XLR means Extra Long Range. The A321XLR combines the A321neo airframe with a dedicated rear centre fuel tank, a higher maximum take-off weight and associated structural, landing-gear, fuel-system and wing changes for longer routes.

DesignationWhat it describesPublished range class
A320neoThe shorter A320-size member of the neo familyNo official LR or XLR version
A321LRA long-range A321neo configurationUp to about 4,000 nautical miles
A321XLRThe extra-long-range A321neo developmentUp to about 4,700 nautical miles
A320XLRNot an official Airbus modelNone

Those are manufacturer-style maximum-range figures, not guaranteed route distances. Payload, winds, reserves, alternate requirements and cabin configuration all reduce or alter practical range. For the shorter aircraft, our A320neo range explanation covers those operational limits.

How can I identify an A321XLR in a flight simulator?

A genuine simulator representation should use the A321 airframe and model the XLR’s fuel, weight and performance differences rather than merely applying an XLR livery.

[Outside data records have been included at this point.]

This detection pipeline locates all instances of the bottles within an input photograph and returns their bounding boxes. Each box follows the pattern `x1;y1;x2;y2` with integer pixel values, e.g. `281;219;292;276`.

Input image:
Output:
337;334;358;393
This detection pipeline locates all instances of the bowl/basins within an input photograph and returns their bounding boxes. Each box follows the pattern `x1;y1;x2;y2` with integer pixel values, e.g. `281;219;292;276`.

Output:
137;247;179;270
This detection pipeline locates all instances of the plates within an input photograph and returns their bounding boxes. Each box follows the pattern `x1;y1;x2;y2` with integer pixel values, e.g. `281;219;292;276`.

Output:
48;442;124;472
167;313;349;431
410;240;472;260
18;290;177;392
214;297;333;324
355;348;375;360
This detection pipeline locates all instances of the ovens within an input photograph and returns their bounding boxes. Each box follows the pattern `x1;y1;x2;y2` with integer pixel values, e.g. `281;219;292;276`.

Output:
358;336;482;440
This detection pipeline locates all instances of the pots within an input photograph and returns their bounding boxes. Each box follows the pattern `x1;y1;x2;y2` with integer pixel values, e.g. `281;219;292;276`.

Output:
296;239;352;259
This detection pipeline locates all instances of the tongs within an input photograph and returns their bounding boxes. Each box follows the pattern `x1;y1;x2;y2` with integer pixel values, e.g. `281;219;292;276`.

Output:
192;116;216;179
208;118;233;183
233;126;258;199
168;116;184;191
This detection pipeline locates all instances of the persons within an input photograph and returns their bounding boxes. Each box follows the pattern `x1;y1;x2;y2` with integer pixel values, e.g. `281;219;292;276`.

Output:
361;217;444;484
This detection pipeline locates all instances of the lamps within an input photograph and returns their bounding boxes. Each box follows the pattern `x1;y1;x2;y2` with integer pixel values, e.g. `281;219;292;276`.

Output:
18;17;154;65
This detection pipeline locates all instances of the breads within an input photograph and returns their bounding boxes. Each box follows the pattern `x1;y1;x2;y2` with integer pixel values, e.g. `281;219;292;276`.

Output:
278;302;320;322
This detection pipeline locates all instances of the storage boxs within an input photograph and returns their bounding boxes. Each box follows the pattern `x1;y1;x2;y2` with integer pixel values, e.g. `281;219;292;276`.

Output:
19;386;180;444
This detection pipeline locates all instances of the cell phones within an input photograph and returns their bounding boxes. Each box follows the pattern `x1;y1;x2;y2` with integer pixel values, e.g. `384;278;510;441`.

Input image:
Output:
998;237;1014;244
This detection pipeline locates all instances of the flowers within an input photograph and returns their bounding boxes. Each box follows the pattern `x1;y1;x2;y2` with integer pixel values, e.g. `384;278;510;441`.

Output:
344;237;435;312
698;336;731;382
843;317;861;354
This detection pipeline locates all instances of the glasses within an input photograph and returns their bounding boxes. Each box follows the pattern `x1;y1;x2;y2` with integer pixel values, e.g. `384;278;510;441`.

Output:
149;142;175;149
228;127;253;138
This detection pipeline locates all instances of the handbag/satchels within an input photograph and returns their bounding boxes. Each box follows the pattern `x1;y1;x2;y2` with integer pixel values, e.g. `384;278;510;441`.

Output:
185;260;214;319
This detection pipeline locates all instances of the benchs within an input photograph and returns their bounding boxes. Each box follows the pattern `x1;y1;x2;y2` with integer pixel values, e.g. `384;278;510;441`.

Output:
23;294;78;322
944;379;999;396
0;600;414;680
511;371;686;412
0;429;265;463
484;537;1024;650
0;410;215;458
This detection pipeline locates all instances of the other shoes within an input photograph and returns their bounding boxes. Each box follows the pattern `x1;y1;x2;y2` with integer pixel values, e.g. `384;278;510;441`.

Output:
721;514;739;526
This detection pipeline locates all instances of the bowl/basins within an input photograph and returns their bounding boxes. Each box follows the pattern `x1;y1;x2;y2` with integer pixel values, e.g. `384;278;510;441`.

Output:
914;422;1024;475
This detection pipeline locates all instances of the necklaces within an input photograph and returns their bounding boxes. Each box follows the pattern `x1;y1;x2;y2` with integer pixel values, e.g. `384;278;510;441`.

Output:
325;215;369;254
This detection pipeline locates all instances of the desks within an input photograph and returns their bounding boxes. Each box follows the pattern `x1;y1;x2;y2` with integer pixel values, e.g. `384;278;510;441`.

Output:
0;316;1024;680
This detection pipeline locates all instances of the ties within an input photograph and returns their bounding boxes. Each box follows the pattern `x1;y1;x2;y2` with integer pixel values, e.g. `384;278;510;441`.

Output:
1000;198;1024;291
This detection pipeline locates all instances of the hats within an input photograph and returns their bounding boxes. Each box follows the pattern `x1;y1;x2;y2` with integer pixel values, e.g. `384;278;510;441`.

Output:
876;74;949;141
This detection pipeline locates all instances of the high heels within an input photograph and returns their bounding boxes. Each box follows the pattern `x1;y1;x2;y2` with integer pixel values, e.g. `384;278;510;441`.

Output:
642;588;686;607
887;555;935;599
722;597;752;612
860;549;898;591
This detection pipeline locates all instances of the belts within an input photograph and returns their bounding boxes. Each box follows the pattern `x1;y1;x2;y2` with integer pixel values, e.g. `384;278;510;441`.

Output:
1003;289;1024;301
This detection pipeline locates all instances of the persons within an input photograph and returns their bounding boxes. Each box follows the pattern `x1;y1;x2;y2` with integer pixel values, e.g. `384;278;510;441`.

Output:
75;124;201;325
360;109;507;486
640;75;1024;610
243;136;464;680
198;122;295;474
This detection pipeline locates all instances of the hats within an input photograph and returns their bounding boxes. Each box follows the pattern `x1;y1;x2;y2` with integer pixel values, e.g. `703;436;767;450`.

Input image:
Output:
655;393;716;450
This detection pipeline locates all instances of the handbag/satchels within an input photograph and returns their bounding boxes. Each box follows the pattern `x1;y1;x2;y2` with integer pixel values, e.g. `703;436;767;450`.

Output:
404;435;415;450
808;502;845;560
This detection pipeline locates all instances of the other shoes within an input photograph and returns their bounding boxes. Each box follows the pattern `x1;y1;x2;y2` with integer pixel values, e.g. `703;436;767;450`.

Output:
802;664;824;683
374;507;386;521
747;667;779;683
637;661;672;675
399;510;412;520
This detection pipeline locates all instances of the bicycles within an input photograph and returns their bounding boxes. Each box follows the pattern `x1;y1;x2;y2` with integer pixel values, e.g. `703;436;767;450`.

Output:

  1. Check the displayed model name. It should say A321XLR or A321neo XLR. “A320XLR” is an unofficial or inaccurate label.
  2. Confirm the airframe. It must have the longer A321 fuselage. Visual appearance alone cannot reliably separate an A321LR from an A321XLR, however.
  3. Inspect fuel and weight support. A repaint or renamed standard A321neo may not reproduce the XLR’s rear centre tank, higher weight limits or long-range performance.
  4. Do not reject an A21N identifier. Flight-planning systems may group the XLR under the A321neo type designator rather than presenting XLR as a separate ICAO aircraft code.

A common mistake is loading an A320neo performance profile because a listing describes the aircraft as part of the “A320 family”. For fuel planning and take-off calculations, select the A321neo or dedicated A321XLR profile supplied by the simulator aircraft—not the shorter A320neo.